### [PAGE EXCERPT]
────────────────────

Telehealth firm Cerebral fined $7 million over “careless” privacy violations

The Federal Trade Commission (FTC) is proposing a $7 million fine against Cerebral, a mental telehealth firm that it says not only was careless with patients’ data but actively shared it with third parties for advertising purposes. The company and its CEO, Kyle Robertson, are also accused of lying to customers about how their data is shared and of having a misleading cancellation policy.

The FTC notes that Cerebral shared the sensitive data “of nearly 3.2 million consumers” with third parties like LinkedIn, TikTok, and Snapchat through trackers on its website or apps — something the company admitted to last year. That apparently included details like home and email addresses, phone numbers, pharmacy and health insurance details, and medical history. Many of Cerebral’s ads were misleading, promoting ADHD treatment by, for instance, linking ADHD to obesity.

FTC Chair Lina Khan says Cerebral revealed its patients’ “most sensitive mental health conditions across the internet and in the mail,” so the agency is permanently banning the company “from using any health information for most advertising purposes.” Khan says such a prohibition is a first. Cerebral will also be required to get patients’ consent before sharing their data.

The FTC says Cerebral mailed patients uncovered postcards that included apparent diagnosis and treatment details. The agency also describes lazy security practices that enabled former employees to access patients’ confidential medical records in 2021, while “in numerous instances,” its single sign-on patient portal “exposed confidential medical files” to other patients who were signed on at the same time.

Additionally, the FTC says canceling Cerebral’s services was a “complex, multi-step, and often multi-day process” and not the easy “cancel anytime” policy that Robertson and the company promoted. When the company did make it easier, the FTC says Robertson reversed the change when cancellations went up.

────────────────────

Saved entries
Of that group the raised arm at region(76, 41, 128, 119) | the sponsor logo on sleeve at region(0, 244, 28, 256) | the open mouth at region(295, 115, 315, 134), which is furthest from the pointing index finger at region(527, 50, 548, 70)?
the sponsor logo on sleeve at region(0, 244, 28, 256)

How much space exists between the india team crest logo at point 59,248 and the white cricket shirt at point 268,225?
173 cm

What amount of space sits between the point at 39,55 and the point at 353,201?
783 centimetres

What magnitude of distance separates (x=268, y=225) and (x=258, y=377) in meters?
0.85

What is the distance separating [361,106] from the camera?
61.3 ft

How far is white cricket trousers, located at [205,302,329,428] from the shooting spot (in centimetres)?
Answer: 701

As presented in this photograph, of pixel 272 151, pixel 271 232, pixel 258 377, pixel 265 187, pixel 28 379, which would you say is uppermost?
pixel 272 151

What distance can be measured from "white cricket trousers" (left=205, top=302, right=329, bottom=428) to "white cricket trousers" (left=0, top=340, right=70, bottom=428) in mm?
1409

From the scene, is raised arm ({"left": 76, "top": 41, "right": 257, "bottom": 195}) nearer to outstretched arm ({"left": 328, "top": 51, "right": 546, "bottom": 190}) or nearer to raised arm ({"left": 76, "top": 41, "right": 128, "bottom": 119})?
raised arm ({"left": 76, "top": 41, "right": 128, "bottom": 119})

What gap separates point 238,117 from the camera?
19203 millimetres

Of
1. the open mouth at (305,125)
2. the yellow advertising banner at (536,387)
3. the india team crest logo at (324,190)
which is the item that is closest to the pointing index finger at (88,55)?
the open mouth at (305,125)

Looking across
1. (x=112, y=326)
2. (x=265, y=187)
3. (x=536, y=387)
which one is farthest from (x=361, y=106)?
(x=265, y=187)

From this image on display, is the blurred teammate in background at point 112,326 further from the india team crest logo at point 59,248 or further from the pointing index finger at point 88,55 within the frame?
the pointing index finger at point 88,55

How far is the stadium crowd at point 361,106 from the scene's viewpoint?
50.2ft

────────────────────

### [WORK INSTRUCTIONS]
According to the article on the Cerebral fine, how many consumers' sensitive data did Cerebral share with third parties?

### [ANSWER SECTION]
Nearly 3.2 million consumers.